The attorneys all agreed that the D.C. law that provides for such commitments - and which keeps about 40 children at a time ranging from 5 to 17 years old in the mental institution for prolonged periods of time - is unconstitutional.
The agreement comes at a time when the issue of "children's rights" has been coming more frequently before courts across the country. In these cases, children are creating their own movement for equal protection and are suing their elders in an effort to be treated as adults.
Attorney Daniel Yohalem of the Children's Defense Fund in Washington said the problem of children being institutionalized without hearings is "pervasive," and that the general agreement that has been reached in the D.C. suit is a major step in the children's rights struggle.

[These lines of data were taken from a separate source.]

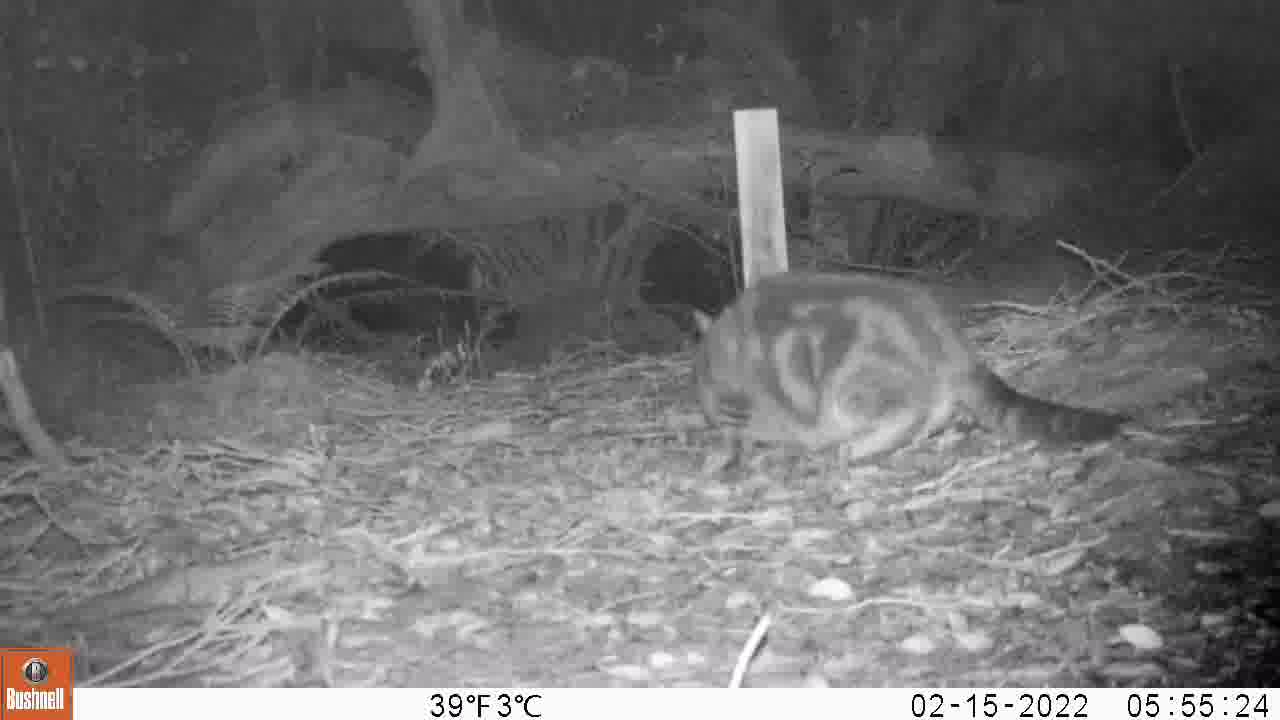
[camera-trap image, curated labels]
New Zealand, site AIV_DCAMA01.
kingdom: Animalia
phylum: Chordata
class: Mammalia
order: Carnivora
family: Felidae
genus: Felis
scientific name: Felis catus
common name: domestic cat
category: cat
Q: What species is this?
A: Cat (domestic cat) (Felis catus).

"I think that this issue is of crucial importance to protect children against inappropriate placement in mental hospitals and to assure that families have the opportunity to carefully consider all other alternatives to institutional placement," Yohalem said in a telephone interview yesterday.
Attorneys said the problem that arose was that ill-informed parents would merely turn to St. Elizabeths to deal with a child when they were at their "wit's end," or merely to get the child out of an unhealthy family situation without considering possible alternatives to commitment.

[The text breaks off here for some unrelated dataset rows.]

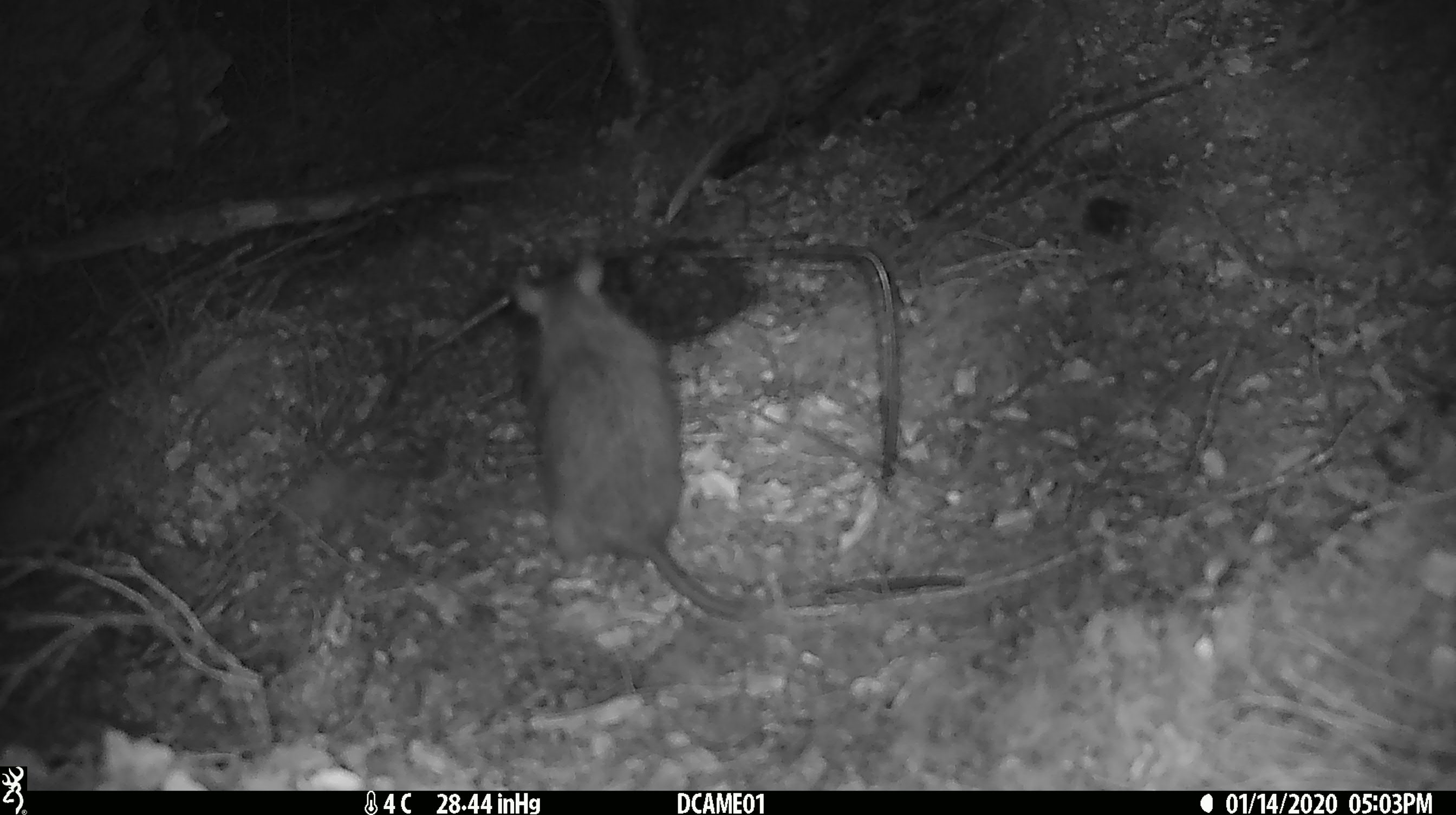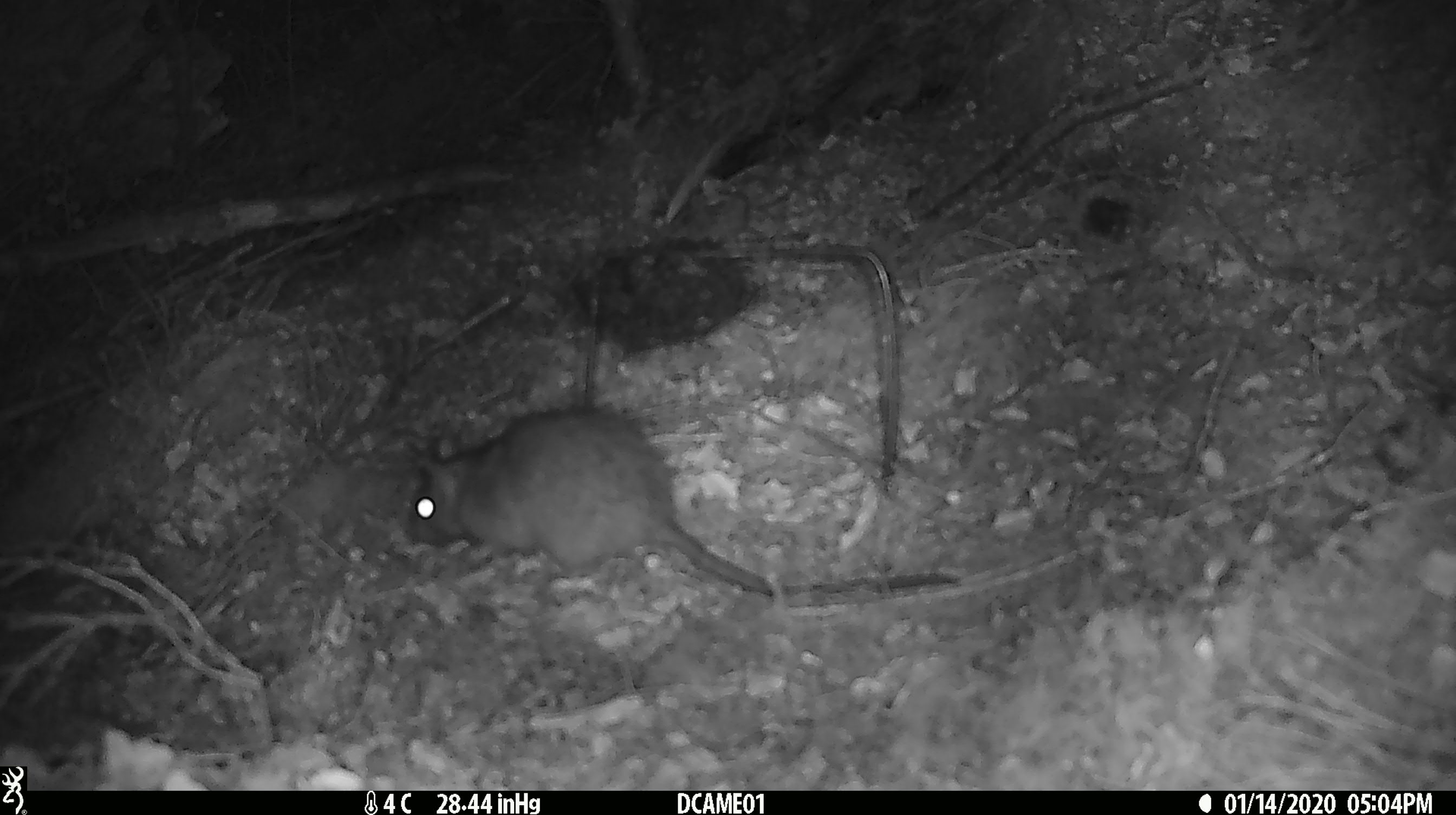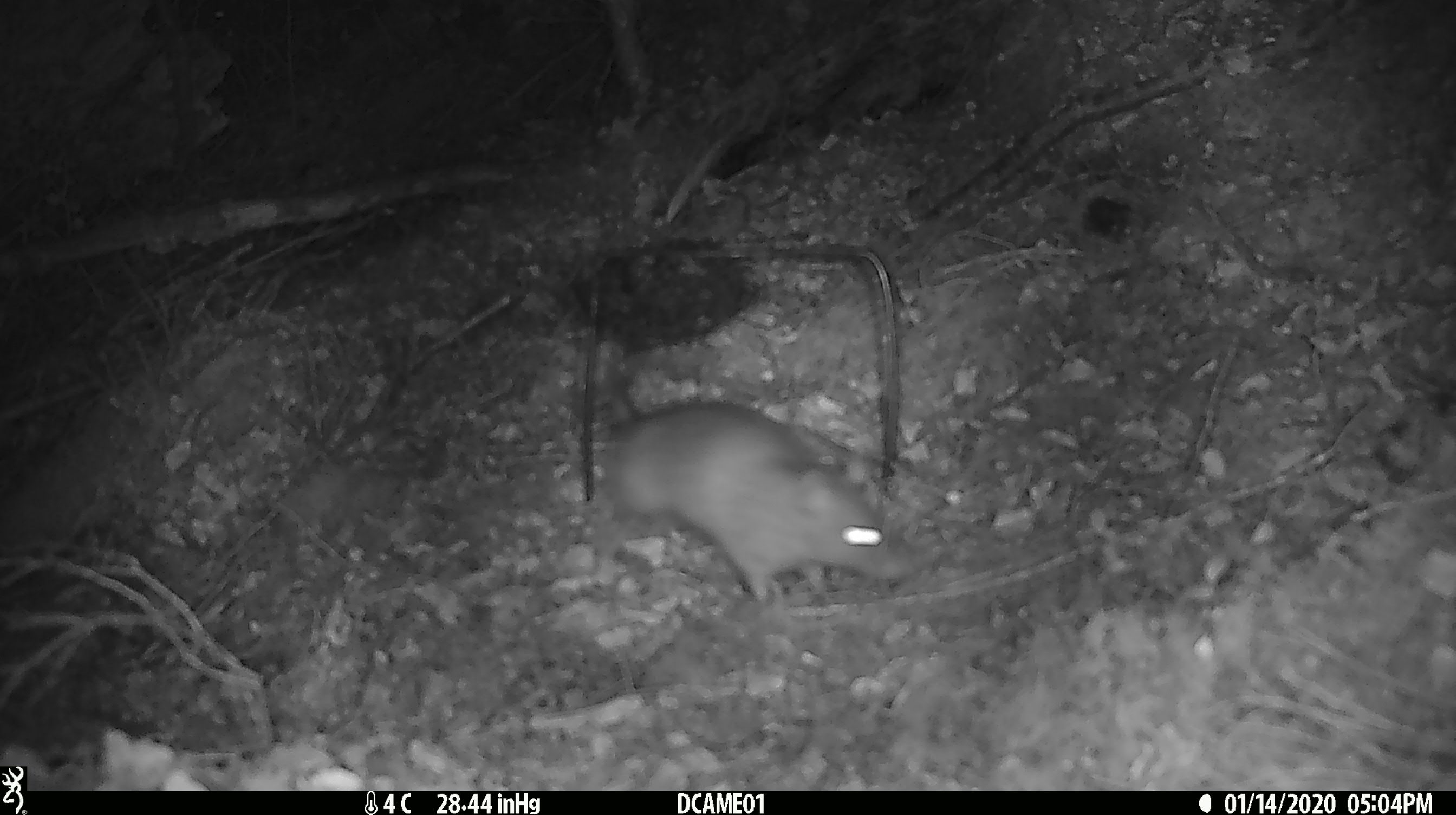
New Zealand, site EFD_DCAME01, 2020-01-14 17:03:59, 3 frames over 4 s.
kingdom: Animalia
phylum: Chordata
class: Mammalia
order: Rodentia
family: Muridae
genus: Rattus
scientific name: Rattus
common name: rat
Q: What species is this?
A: Rat (Rattus).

The suit in which the agreement has been reached was filed on behalf of four St. Elizabeths patients under 18 years old who used pseudonyms throughout the litigation to avoid embarrassment.
One, identified as Paul Poe, had been in the institution for three years and wanted to leave, but had no alternatives available to him under the law. Another, for example, was a ward of the city who had been placed there for about two years.
The attorneys said in the complaint that even if the children objected to the commitment, they were put into a category of "voluntary" patients and did not even receive constitutional safeguards given "involuntarily committed patients."
Government attorneys originally supported the statute allowing commitment of juveniles, saying the children were mentally ill and their parents should not face the "necessity of a legal proceeding" before the "best interests of the child and society" could be considered.
"Since parents are held responsible for the conduct of their children, parents should be able to seek treatment for children who require it," federal attorneys said, pointing out that there was no evidence of widespread abuse of the practice by parents.
However, as the case progressed, the federal government took a different position in a similar case pending before the U.S. Supreme Court and decided that it could no longer defend the constitutionality of the D.C. statute, according to the court files.
The District government, which originally was not a defendant in the case, later entered it voluntarily and is participating in the final agreement.
A bill involving many of the details included in the proposed interim court agreement is pending before the D.C. City Council. U.S. District Judge Louis F. Oberdorfer said at one point that he hoped there would be a legislative rather than judicial solution to the case. However, no final action has been taken on that bill.
The District and federal government say that any order ending the case - which must ultimately be approved by Oberdorfer, U.S. District Chief Judge William B. Bryant and U.S. Circuit Judge Malcolm R. Wilkey - should remain in effect only until the new law is passed or there is a definitive Supreme Court ruling on the issue. The plaintiffs oppose that plan, however, and want the order to be merely "reassessed" if either action occurs.
The new procedures would not affect the ability of the District of the District to place in institutions any juveniles who can be shown to be dangerous to themselves or others, attorneys said. It would instead provide for safeguards to make sure that children who were being committed largely at the request of their parents could legally fight their commitment if they desired.
Attorneys said they hoped a final order in the case, in which their differences on procedural details would be ironed out, would be filed soon.